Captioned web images
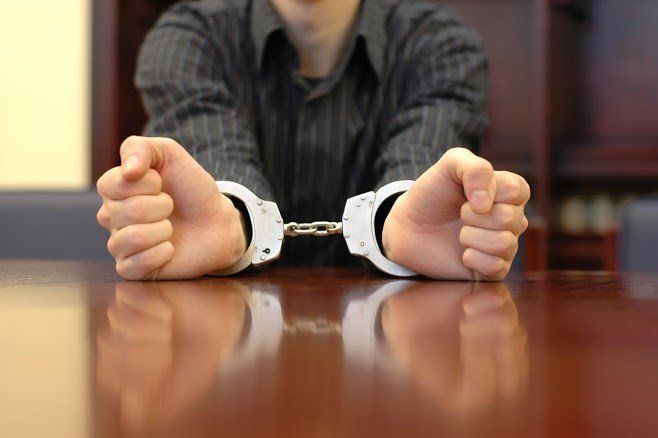 Man With Handcuffs — Pensacola, FL — Matt Mckeehan Bail Bonds Person in handcuffs with hands resting on a polished wooden surface.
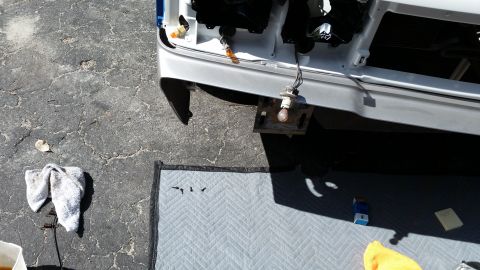 1991 Ford LTD Crown Victoria - Front end of a car undergoing repair, with parts laid out on a protective mat.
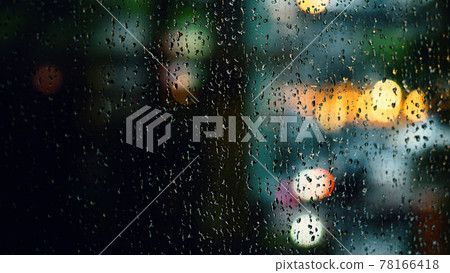 Rain drop on window at night. Condominium or apartment living room window on rainy season night in Bangkok Thailand. Outside window is blurred bokeh of raining city light and natural tree and sky. 78166418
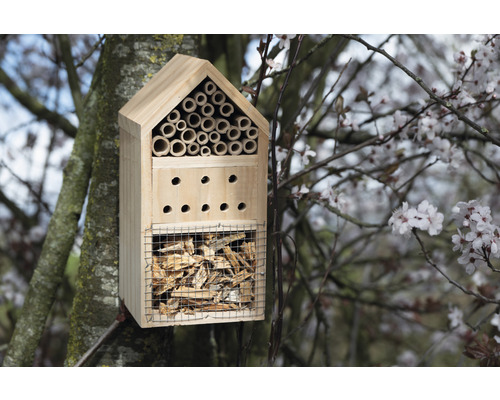 Insektenhotel aus Holz mit verschiedenen Füllmaterialien im Baum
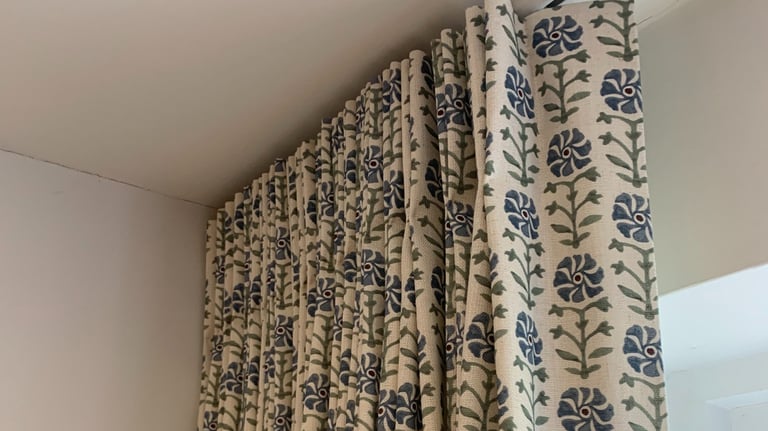 curtain with stitched single pleats hanging on a ceiling track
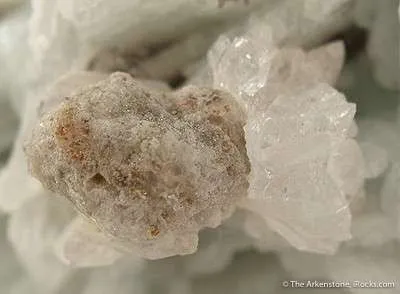 Stokesite With Stannomicrolite on Albite - image 2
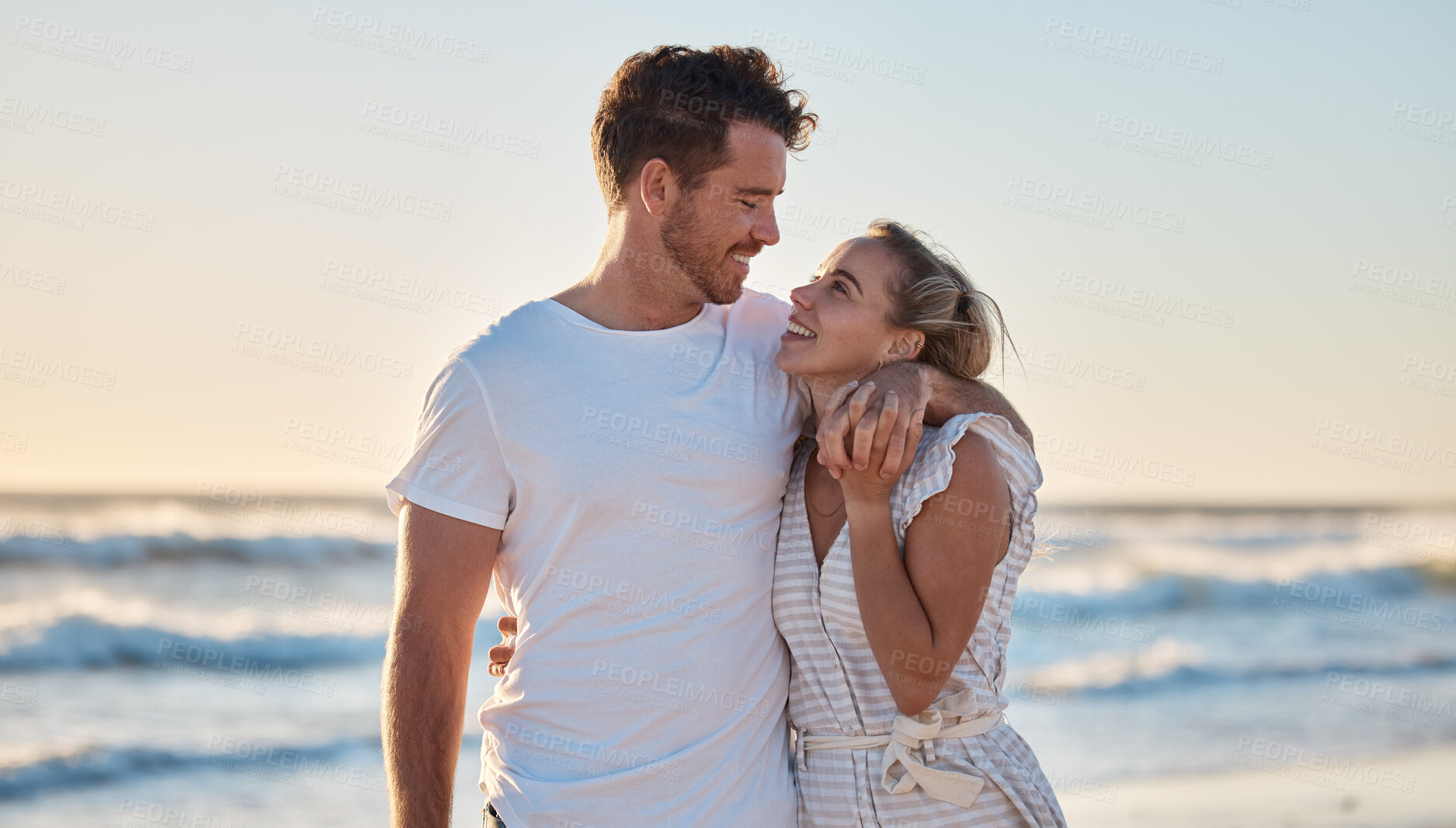 Buy stock photo Sunset beach, love and summer with a couple hug on the sand by the sea or ocean while on holiday together. Happy, smile and romance with man and woman bonding while on travel vacation or break at sea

* _Task statement_: Would you transcribe all of the data exactly, omitting any pictures?

* _Answer to this task_:
 Man With Handcuffs — Pensacola, FL — Matt Mckeehan Bail Bonds Person in handcuffs with hands resting on a polished wooden surface.
 1991 Ford LTD Crown Victoria - Front end of a car undergoing repair, with parts laid out on a protective mat.
 Rain drop on window at night. Condominium or apartment living room window on rainy season night in Bangkok Thailand. Outside window is blurred bokeh of raining city light and natural tree and sky. 78166418
 Insektenhotel aus Holz mit verschiedenen Füllmaterialien im Baum
 curtain with stitched single pleats hanging on a ceiling track
 Stokesite With Stannomicrolite on Albite - image 2
 Buy stock photo Sunset beach, love and summer with a couple hug on the sand by the sea or ocean while on holiday together. Happy, smile and romance with man and woman bonding while on travel vacation or break at sea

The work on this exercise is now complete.